120 Index
120 Index
A 120-position faceting index gear offering 3° angular increments
The 120 index — also referred to as the 120-tooth index — is a circular index gear used on faceting machines to position a gemstone at precise, repeatable angles during the cutting and polishing of facets. The gear provides 120 evenly spaced detent positions around its circumference, each separated by exactly 3° (360° ÷ 120). It is one of the standard index gears supplied with or available for most modern faceting machines, alongside the 64- and 96-tooth gears.
Function and Principle
An index gear works in conjunction with a faceting machine's quill and index lever (or index pin): the lever engages a notch in the gear, locking the stone's rotational position before the lap descends.
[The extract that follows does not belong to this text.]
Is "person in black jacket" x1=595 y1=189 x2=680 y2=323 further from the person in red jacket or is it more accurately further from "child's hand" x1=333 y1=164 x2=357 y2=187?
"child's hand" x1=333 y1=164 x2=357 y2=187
The faceter selects a sequence of index numbers from a cutting diagram — known as a faceting design or cutting diagram — and moves the gear to each specified position in turn to grind or polish the corresponding facet. The precision of the gear determines how accurately the facet placement can be reproduced, and a 120-tooth gear, with its 3° increment, offers finer angular resolution than the 96-tooth (3.75° increment) or 64-tooth (5.625° increment) alternatives.
Divisibility and Symmetry
The practical value of the 120 index lies largely in its arithmetic. Because 120 is divisible by a wide range of integers, it accommodates many symmetry classes encountered in faceted gem design:
- 2-fold symmetry — 60 positions apart
- 3-fold symmetry — 40 positions apart
- 4-fold symmetry — 30 positions apart
- 5-fold symmetry — 24 positions apart (72° divisions)
- 6-fold symmetry — 20 positions apart
- 8-fold symmetry — 15 positions apart (45° divisions)
- 10-fold symmetry — 12 positions apart
- 12-fold symmetry — 10 positions apart
This breadth makes the 120 index particularly attractive for cutting pentagons and five-pointed star designs (which require exact 72° divisions) and for octagonal cuts (45° divisions) — symmetries that neither the 64- nor the 96-tooth gear can satisfy cleanly. The 96-tooth gear, by contrast, excels at 4-, 6-, 8-, and 12-fold symmetry but cannot produce true 5-fold divisions. The 64-tooth gear is well suited to 4- and 8-fold designs but similarly cannot accommodate 5-fold or 3-fold work without compromise.
Selection in Practice
Faceters choose their index gear before beginning a cutting sequence, guided by the symmetry class specified in the design diagram. Published faceting designs — whether from sources such as the American Gem Society's faceting programmes, Faceter's Digest, or the extensive libraries maintained by organisations such as the United States Faceters Guild — specify which index gear is required. A design calling for a five-sided Portuguese-style cut or a pentagonal brilliant, for example, will specify the 120 index as the appropriate gear. Attempting to approximate such a design on a 96-tooth gear introduces angular errors that accumulate across the stone, resulting in misaligned meets and an asymmetric finished gem.
Many contemporary faceting machines — including those from Graves, Ultra Tec, and Facetron — accept interchangeable index gears, allowing the faceter to swap between 64, 96, and 120 configurations as the design demands. Some machines offer additional gears (such as 32, 48, or 144 teeth) for specialised work, but the 64/96/120 combination covers the vast majority of published designs.